French agricultural policy features in the strongest part of the narrative, where an old friend is involved in a gripping episode of farmers protest gone wrong.  Some commentators regard this as prescient Houellebecq anticipating the anti-government gilets jaunes (yellow vests) movement of recent years in France.

Serotonin refers to Florent’s intake of anti-depressants to stabilise his moods. But these are exacerbated by a dire need during his itinerant phases of getting hotel rooms where smoking is still allowed. A quintessential French issue which made me smile, but it may not be meant ironically, as the author’s smoking habit is central to his persona.

Nevertheless I began to wonder whether the novel is self-parody. By adding new shock tactics to his established repertoire, with gratuitous scenes of bestiality and pedophilia, he maintains his bad boy reputation. My first Houellebecq novels were Atomised and Platform, both published twenty odd years ago. Then he used swinger clubs and sex tourism in Thailand to shock, and illustrate corrupted modern life.

My recommendation of Serotonin is conditional as I read it in French, but hopefully in translation his droll descriptions of the depredations of neo-liberal, post-modern society will reward you too. Fun for all the family!

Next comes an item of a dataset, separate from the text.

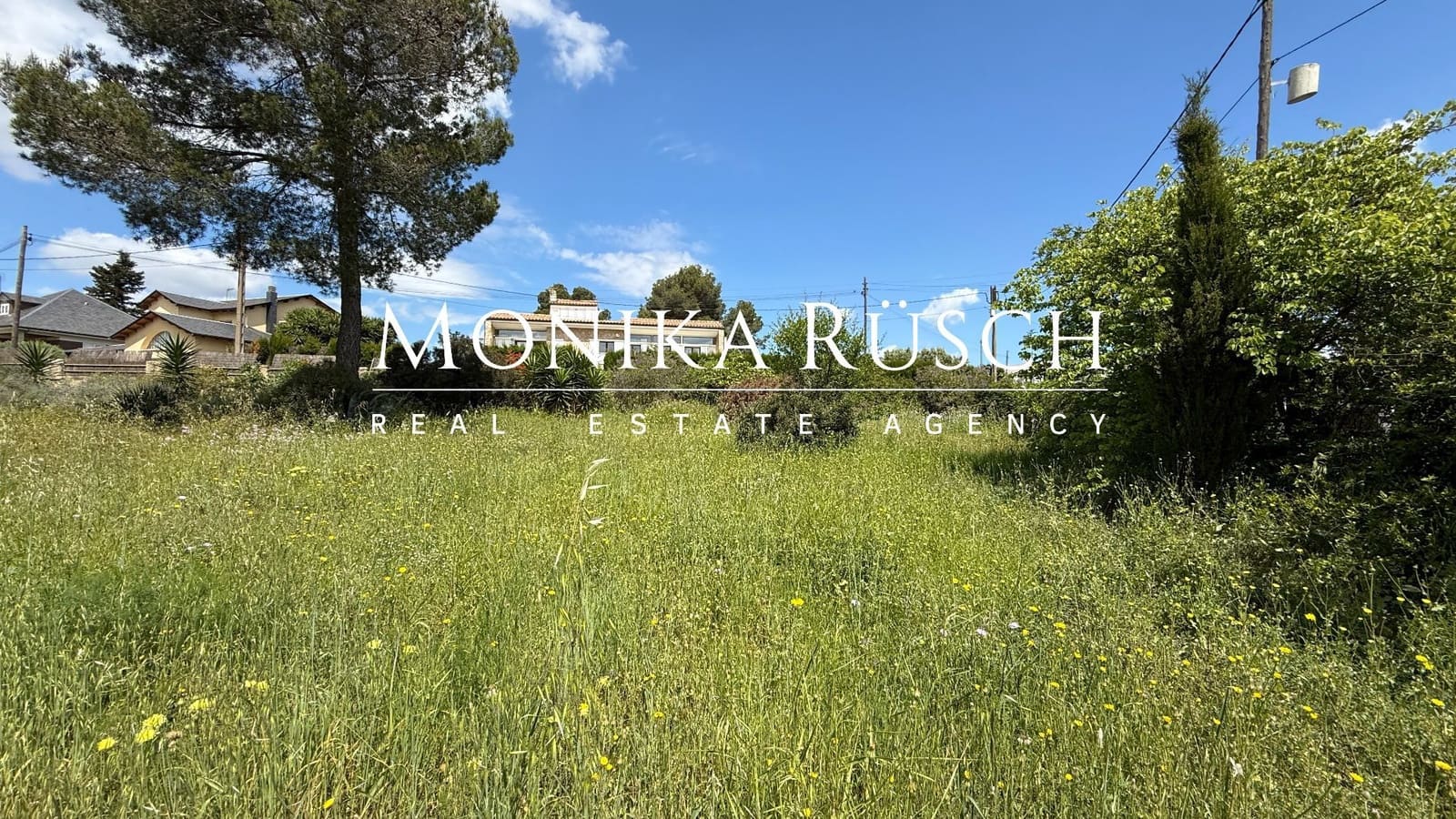 3 soverom Villa til salgs i Palleja med garasje - € 400 000 (Ref: 8982110)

Actually, if you’re new to Houellebecq, you could also try Submission. Published in January 2015, almost the same day as the Charlie Hebdo attacks in Paris, the provocative story relates the rise of an imagined Muslim presidential candidate in France. Regarded by many as anti-Islamic, it created huge controversy in the French commentariat, and was an instant best-seller. I found it convincing, which may be the test of a good novel.

(*world view)

2 Comments

  1. The translation of Elementry Particles was published under the title ‘Atomised’ here in Oz and the UK. It was made into a film too. I haven’t seen it, the novel was depressing enough. Interestingly, the author lives in Ireland. I suspect he likes the gloomy weather…

    1. Thanks a lot Matt, I’d forgotten about Atomised, so have corrected it in the text. I haven’t seen the movie either, and probably don’t need to. I think he probably mainly liked Ireland for the tax-free status given to writers, but I believe he may be living now back in France again. He’s not getting any prettier that’s for sure!